Défendu par l’avocat havrais René Coty, futur président de la République, Jules Durand trouve pourtant au tribunal des alliés inattendus. Le chef de la police du Havre, qui entretient une foule d’indicateurs dans les rangs syndicaux, jure n’avoir jamais eu vent d’assassinat prémédité. Quant à la veuve Dongé, elle refuse de s’en prendre au syndicat : c’est à la Transat et à la mairie du Havre, qui n’ont pas su protéger son mari, qu’elle demande réparation... Mais les jurés passent outre. Convaincus par les fabulations des « témoins » de la Compagnie générale transatlantique et terrorisés par l’anarchisme revendiqué de Durand, ils condamnent le syndicaliste pour « complicité morale »... à la peine de mort !

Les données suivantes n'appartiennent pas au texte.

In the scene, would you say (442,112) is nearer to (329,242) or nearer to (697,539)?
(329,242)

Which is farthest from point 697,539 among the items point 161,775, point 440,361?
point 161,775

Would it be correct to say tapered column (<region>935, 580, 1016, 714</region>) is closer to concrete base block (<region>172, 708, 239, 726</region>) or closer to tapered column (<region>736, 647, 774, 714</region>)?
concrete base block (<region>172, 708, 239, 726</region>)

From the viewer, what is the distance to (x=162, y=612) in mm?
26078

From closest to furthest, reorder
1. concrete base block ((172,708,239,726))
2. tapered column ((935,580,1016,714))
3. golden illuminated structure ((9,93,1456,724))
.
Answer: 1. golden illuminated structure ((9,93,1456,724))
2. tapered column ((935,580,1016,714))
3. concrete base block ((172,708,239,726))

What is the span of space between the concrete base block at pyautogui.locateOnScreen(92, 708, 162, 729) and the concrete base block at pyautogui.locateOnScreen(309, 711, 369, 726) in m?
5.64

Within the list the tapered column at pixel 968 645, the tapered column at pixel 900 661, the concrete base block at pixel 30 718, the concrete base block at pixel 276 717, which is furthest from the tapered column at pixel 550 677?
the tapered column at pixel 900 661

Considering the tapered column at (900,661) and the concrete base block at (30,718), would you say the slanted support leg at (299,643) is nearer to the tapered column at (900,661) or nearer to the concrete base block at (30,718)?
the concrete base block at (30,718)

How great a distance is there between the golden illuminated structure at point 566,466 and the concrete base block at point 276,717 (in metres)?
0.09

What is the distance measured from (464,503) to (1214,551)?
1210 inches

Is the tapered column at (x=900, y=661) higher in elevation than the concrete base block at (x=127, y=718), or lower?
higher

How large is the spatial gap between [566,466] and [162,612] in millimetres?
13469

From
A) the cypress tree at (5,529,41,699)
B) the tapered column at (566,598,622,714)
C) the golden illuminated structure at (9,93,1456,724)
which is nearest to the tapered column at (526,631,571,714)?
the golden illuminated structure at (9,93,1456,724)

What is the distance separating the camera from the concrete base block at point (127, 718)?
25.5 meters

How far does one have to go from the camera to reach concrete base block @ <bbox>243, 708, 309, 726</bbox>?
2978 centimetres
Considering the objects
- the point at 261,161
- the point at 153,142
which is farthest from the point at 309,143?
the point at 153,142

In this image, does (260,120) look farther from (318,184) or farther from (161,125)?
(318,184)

Soufflée par ce verdict, consciente que c’est elle qui est visée derrière l’anonyme syndicaliste havrais, toute la gauche se mobilise, du socialiste Jean Jaurès à l’anarchiste Sébastien Faure, en passant par les cégétistes Léon Jouhaux ou Georges Yvetot. L’affaire Dongé devient l’affaire Durand. Partout en France, pendant des semaines, des foules vont défiler contre le « crime judiciaire ». Des centaines de réunions publiques seront organisées dans toutes les villes contre cette « justice de classe ». Des milliers de cartes postales à l’effigie de Durand seront envoyées à la présidence de la République pour demander sa grâce. A l’étranger, à Liverpool, à Rome et jusqu’à Melbourne ou Chicago, on enregistrera des grèves et des marches en faveur de Durand.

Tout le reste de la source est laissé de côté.